Verilen metin →
___

"Demokrasinin güvencesi"

Adalet ve hukuk kavramlarının siyasetten spora kadar tartışılmaya devam edildiği, tarafsızlığının giderek sorgulandığı bir dönemde Çanakkale`de bir biri ardına çıkan kararlar, “Hukuk demokrasinin güvencesidir” yorumlarına neden oluyor. Berkin Elvan yürüyüşü nedeni ile Çanakkale Emniyetinin verdiği cezaların iptal edilmesinin ardından newroz ile ilgili olarak da “kovuşturmaya gerek yoktur” kararı verildi.

651
Çanakkale`de görevli Cumhuriyet Savcısı, 23 Mart 2014 günü, 13-16:30 saatleri arasında, Esenler Mahallesi, Nazim Hikmet Caddesi üzerinde bulunan Cumartesi Pazarı otoparkında düzenlenen 21 Mart Newroz etkinlikleri kapsamındaki “şüpheli” sıfatı ile soruşturma açılanlar ile ilgili olarak “Kovuşturmaya yer yoktur” kararı verdi. Dosya kapsamında bulunan Çanakkale Emniyetince tanzim edilen tutanakları değerlendiren Cumhuriyet Savcısı, “23 Mart tarihinde saat:13.00`da başlayan etkinlik sırasında, Türkçe ve Kürtçe konuşmaların yapıldığı, şiirlerin okunduğu, Çanakkale Belediye Başkanının da katılımıyla nevruz ateşinin yakıldığı, folklor gösterisi gerçekleştirildiği, müzik eşliğinde halayların çekildiği”nin görüldüğünü ifade ediyor. Atılan sloganlar üzerinden “Toplantı ve gösteri yürüşüleri kanununa muhalefet edildiği” iddiasını değerlendiren Cumhuriyet Savcısı, “Toplantı ve gösteri yürüyüşleri özgürlüğü Türkiye Cumhuriyeti Anayasası`nın 24. maddesinde düzenlenmiştir. Anayasamıza göre `Herkes önceden izin almadan silahsız ve saldırısız toplantı ve gösteri yürüyüşü düzenleme hakkına sahiptir.` Yine Anayasa maddesine göre Toplantı ve gösteri yürüyüşü düzenleme hakkının kullanılmasında uygulanacak şekil şart ve usuller kanunla düzenlenecektir. Toplantı ve Gösteri Yürüyüşleri Hakkındaki 2911 Sayılı Kanun`un 9. maddesine göre toplantılar fiil ehliyetine sahip en az 7 kişiden oluşan bir düzenleme kurulu tarafından düzenlenecek ve aynı yasanın 10. maddesine göre düzenleme kurulu üyeleri toplantının yapılacağı yer valilik veya kaymakamlığına toplantının amacı, toplantının yer, gün, başlayış ve bitiş saatleri, düzenleme kurulunun başkan ve üyelerinin kimlik ve ikamet bilgilerini bildireceklerdir. Yasanın 7. maddesine göre Toplantı ve Gösteri Yürüyüşleri güneş doğmadan önce başlayamaz ve açık yerlerdeki toplantılar ile yürüyüşler güneş batmadan önce sona erdirilmelidir. 2911 Sayılı Yasa`nın 23. maddesine göre; 7, 9. ve 10. Madde hükümlerine uyulmadan yapılan gösteriler kanuna aykırı toplantı ve gösteri yürüyüşleri olarak sayılmıştır” ifadelerini kullandı.

___

Kısa soru →
Newroz kararıyla ilgili metne göre yanıtlayınız:
1. Çanakkale Emniyetinin hangi yürüyüş nedeniyle verdiği cezalar iptal edilmiştir?
2. Newroz etkinlikleri hangi tarihte ve hangi saatler arasında düzenlenmiştir?
3. Toplantı ve gösteri yürüyüşleri özgürlüğü Anayasa'nın kaçıncı maddesinde düzenlenmiştir?
Yalnızca yukarıdaki metinden yararlanınız.

Veri bloğu →
___

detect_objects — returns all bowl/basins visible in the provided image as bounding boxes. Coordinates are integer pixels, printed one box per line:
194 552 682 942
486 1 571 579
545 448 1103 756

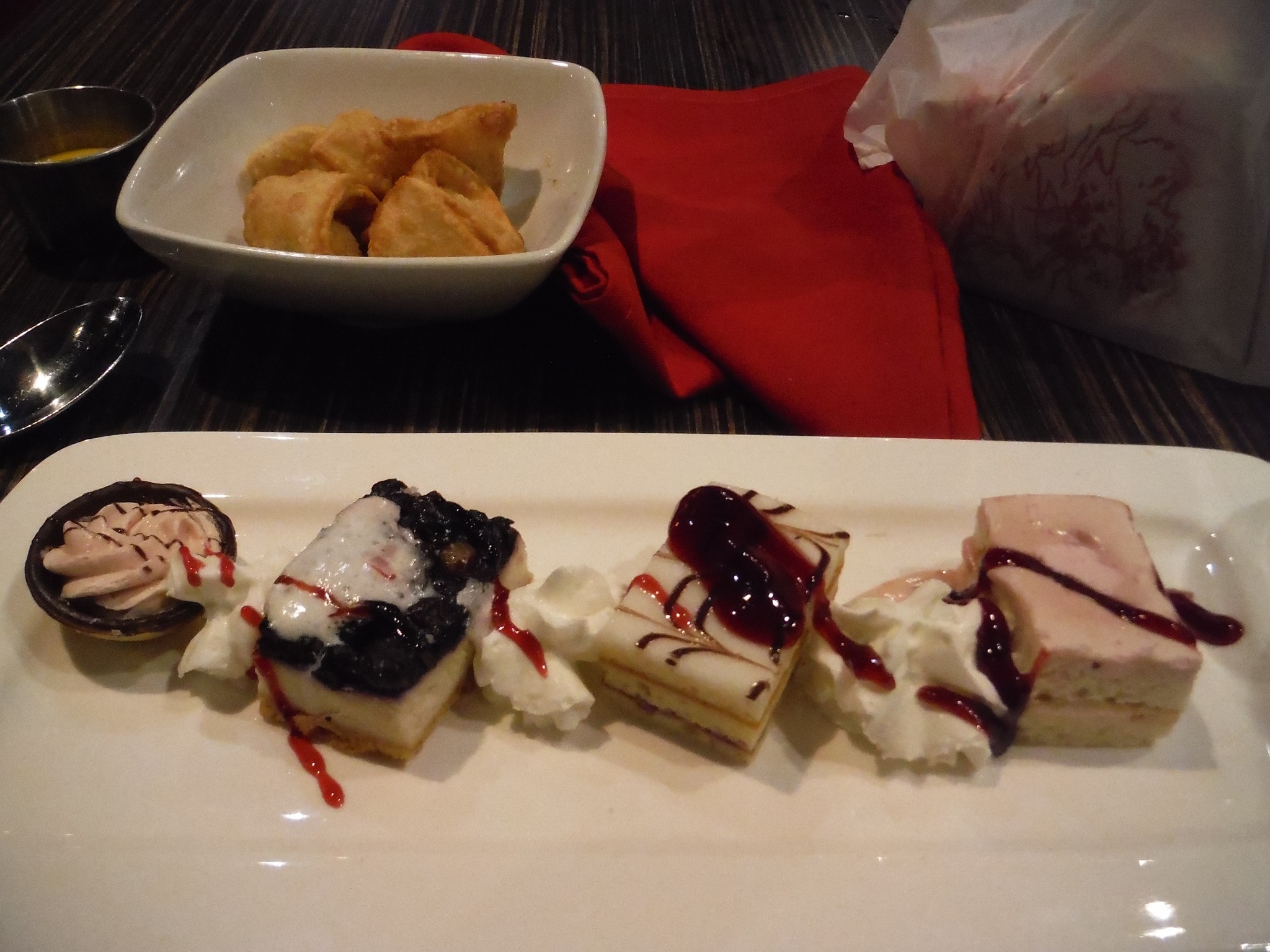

___

Yanıt →
1. Berkin Elvan yürüyüşü nedeniyle.
2. 23 Mart 2014 günü, 13-16:30 saatleri arasında.
3. 24. maddesinde.